## Work required:
Copy out, word for word, the part of the records below that opens with the line containing "How distantly are" and runs through the end of the records, including both ends.

►

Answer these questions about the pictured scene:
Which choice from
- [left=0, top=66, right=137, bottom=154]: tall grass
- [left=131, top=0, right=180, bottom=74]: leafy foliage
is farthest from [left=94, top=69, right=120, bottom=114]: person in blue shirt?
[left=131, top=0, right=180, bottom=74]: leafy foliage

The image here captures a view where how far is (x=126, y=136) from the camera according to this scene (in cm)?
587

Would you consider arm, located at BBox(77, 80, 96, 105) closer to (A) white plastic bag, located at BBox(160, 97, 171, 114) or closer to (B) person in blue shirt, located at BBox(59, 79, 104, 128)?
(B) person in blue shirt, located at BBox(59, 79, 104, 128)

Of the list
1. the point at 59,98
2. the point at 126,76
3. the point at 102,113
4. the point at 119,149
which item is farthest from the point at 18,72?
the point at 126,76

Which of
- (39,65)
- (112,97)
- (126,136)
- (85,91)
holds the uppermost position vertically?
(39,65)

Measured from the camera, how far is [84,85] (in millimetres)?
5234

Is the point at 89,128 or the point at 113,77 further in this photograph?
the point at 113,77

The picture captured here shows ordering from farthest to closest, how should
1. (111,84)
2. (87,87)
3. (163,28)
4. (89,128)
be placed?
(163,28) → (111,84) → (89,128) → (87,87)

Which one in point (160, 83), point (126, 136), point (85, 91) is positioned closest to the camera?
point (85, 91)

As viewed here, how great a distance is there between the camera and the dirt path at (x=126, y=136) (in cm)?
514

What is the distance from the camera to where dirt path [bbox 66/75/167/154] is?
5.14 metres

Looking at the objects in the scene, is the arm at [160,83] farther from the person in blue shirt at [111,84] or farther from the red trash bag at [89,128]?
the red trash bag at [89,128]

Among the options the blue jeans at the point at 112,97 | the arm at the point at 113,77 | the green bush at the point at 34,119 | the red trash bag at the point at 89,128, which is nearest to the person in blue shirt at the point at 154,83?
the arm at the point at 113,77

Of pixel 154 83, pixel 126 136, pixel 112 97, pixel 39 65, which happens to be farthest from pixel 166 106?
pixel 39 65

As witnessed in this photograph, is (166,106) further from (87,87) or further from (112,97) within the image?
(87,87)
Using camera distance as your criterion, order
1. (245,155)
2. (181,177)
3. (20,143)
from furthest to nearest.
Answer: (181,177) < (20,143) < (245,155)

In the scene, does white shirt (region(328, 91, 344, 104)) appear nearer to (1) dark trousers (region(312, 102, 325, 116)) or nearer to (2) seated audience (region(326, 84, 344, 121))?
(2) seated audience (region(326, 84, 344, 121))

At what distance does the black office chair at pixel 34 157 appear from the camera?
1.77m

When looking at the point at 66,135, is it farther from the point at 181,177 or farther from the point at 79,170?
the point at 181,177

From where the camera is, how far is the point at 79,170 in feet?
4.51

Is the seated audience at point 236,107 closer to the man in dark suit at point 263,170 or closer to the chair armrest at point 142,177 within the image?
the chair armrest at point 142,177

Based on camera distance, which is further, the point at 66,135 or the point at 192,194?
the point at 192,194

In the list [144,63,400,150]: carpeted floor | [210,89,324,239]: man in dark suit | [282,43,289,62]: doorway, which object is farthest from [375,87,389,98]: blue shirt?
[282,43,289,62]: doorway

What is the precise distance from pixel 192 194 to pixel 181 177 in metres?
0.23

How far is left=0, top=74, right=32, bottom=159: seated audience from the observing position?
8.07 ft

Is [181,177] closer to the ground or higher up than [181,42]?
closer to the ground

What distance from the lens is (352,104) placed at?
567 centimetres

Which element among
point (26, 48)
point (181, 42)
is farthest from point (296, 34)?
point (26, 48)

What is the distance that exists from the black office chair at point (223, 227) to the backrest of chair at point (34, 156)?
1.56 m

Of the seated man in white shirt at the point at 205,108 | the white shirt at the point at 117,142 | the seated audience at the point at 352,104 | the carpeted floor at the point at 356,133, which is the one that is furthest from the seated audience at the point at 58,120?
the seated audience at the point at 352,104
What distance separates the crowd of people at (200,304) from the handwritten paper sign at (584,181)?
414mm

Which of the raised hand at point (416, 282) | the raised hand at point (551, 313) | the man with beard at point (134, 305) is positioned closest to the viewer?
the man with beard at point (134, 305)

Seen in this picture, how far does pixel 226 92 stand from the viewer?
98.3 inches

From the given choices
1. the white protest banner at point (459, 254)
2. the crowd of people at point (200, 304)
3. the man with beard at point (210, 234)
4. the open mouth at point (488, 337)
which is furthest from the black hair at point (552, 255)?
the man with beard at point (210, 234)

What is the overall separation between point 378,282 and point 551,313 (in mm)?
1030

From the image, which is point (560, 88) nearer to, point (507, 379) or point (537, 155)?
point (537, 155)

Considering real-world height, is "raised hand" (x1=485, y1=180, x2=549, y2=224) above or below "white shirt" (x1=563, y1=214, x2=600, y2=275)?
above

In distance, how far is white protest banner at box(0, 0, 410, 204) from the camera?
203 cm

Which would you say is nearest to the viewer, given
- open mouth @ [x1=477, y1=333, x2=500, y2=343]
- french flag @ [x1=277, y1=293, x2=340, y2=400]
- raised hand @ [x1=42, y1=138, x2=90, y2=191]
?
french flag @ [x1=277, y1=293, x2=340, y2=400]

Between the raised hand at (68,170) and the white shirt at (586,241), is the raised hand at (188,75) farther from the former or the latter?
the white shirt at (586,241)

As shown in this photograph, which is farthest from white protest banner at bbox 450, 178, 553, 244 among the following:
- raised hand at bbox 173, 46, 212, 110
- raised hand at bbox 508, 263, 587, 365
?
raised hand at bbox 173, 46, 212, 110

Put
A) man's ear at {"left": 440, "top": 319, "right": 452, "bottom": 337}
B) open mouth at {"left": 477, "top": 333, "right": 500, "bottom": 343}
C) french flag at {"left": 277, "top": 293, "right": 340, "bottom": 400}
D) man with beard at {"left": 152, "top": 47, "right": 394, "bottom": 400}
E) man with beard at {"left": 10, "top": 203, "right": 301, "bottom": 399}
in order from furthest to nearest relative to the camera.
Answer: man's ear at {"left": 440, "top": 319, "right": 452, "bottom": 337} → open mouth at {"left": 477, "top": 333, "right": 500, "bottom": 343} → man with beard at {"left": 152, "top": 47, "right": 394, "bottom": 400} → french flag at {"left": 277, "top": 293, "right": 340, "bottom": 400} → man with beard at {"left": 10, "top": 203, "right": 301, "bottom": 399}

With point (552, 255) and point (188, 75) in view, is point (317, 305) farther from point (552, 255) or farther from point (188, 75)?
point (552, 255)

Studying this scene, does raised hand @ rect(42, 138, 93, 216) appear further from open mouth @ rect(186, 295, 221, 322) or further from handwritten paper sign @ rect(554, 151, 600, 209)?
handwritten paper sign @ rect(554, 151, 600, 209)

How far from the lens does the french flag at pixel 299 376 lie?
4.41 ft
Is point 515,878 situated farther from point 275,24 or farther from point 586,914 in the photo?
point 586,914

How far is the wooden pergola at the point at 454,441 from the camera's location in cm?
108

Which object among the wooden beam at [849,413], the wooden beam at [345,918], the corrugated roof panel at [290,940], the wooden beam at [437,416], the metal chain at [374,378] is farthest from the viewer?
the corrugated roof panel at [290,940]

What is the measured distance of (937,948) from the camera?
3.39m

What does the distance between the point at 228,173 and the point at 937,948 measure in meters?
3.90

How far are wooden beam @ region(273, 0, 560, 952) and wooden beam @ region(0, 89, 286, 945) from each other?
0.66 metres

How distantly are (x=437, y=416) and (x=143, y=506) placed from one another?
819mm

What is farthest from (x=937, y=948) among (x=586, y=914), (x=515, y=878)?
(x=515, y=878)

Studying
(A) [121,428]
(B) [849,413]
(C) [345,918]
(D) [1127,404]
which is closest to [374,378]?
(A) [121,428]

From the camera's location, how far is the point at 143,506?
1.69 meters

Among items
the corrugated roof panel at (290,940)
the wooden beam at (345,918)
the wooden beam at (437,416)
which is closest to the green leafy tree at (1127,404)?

◄

## Reply:
How distantly are (x=437, y=416) and (x=143, y=506) placed from one another?
819mm

What is farthest from (x=937, y=948) among (x=586, y=914), (x=515, y=878)?
(x=515, y=878)

Studying
(A) [121,428]
(B) [849,413]
(C) [345,918]
(D) [1127,404]
which is closest to [374,378]?
(A) [121,428]

From the camera's location, how far is the point at 143,506?
1.69 meters

Among items
the corrugated roof panel at (290,940)
the wooden beam at (345,918)
the wooden beam at (437,416)
which is closest to the green leafy tree at (1127,404)?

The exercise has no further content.